- Born: Christopher Robert Badcock 1946 (age 79–80)
- Education: Maidstone Grammar School; London School of Economics;
- Known for: Imprinted brain hypothesis
- Scientific career
- Fields: Sociology
- Institutions: Polytechnic of the South Bank; London School of Economics;
- Thesis: The methodology of Claude Levi-Strauss and its historical antecedents (1973)
- Doctoral advisor: Ernest Gellner

= Christopher Badcock =

British sociologist

Christopher Robert Badcock (born 1946) is a British sociologist and emeritus Reader in Sociology at the London School of Economics, from which he retired in 2011. He received his PhD from the London School of Economics in 1973 under the supervision of Ernest Gellner.

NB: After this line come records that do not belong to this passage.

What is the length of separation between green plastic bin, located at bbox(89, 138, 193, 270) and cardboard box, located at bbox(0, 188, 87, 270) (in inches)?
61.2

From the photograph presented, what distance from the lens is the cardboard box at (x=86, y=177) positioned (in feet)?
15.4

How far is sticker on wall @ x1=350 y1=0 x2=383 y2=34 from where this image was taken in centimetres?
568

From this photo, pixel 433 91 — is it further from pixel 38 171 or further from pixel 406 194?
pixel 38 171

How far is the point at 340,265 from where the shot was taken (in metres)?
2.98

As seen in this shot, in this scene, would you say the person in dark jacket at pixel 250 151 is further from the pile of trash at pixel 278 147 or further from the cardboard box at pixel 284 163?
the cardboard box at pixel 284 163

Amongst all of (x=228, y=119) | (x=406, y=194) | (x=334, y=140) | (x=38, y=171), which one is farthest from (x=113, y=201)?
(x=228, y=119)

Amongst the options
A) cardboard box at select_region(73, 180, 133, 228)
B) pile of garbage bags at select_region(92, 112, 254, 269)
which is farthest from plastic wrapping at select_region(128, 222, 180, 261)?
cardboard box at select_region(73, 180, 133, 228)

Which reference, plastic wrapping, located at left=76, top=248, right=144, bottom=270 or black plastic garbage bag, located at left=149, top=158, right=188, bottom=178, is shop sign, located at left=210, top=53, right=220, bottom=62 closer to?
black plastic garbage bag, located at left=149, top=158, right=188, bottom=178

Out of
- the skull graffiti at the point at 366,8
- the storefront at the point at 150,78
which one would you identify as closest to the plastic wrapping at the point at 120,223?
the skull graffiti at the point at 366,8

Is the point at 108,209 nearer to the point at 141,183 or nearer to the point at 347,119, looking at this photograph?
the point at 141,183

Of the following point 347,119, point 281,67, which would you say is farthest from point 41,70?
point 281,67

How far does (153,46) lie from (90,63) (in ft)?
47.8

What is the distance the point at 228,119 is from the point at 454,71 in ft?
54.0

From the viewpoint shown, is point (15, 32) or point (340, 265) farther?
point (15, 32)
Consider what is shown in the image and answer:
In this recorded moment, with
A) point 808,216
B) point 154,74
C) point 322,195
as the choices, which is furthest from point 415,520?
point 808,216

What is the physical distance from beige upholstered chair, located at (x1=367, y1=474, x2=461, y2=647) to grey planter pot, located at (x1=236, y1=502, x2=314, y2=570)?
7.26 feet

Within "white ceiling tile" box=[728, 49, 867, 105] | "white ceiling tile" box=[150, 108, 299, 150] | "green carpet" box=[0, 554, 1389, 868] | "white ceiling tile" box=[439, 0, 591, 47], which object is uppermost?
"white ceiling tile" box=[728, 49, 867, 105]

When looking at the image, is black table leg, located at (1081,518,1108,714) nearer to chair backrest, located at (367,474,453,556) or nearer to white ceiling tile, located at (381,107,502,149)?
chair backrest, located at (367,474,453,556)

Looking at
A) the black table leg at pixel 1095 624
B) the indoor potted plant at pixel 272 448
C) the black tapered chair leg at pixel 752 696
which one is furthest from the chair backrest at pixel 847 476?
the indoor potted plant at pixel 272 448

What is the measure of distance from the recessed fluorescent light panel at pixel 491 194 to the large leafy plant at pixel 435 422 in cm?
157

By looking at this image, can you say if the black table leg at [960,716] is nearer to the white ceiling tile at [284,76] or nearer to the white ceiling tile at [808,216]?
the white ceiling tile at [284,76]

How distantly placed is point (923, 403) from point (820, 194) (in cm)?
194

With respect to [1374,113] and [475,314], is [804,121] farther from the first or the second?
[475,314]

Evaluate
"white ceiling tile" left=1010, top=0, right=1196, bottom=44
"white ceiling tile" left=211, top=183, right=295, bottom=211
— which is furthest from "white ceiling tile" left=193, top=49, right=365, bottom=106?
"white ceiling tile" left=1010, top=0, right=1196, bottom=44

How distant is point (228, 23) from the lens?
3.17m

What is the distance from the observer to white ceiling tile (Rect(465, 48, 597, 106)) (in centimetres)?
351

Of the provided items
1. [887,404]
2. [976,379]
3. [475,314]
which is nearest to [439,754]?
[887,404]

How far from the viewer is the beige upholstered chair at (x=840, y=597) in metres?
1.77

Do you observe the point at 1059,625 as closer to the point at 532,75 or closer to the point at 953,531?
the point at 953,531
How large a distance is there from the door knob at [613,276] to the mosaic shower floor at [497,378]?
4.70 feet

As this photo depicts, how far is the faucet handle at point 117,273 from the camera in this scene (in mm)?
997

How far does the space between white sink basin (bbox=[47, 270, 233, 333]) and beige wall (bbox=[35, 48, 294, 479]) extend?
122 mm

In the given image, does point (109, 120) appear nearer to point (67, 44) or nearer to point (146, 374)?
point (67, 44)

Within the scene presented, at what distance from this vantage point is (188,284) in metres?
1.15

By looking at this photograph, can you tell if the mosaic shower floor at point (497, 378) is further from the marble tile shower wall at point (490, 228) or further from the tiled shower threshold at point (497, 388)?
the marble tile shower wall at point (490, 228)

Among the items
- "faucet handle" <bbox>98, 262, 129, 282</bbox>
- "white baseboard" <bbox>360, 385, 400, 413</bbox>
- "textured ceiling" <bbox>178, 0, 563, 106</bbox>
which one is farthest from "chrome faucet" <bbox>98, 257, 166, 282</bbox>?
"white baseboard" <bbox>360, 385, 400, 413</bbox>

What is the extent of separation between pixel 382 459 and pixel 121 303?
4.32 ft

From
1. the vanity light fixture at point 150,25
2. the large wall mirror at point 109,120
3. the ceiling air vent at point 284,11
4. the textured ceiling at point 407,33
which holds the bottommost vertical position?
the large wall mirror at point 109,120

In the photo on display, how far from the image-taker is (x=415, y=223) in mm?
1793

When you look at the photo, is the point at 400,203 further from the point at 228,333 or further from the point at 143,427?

His thesis, and his early work thereafter, focused on the work of Claude Levi-Strauss. He served as a lecturer in sociology at Polytechnic of the South Bank from 1969 to 1973, and was on the faculty in the Sociology Department at the London School of Economics from 1974 until his retirement. He is known for working with Bernard Crespi to develop the imprinted brain hypothesis, according to which autism results from "a paternal bias in the expression of imprinted genes", whereas psychosis results from a maternal and/or X-chromosome bias in the expression of such genes.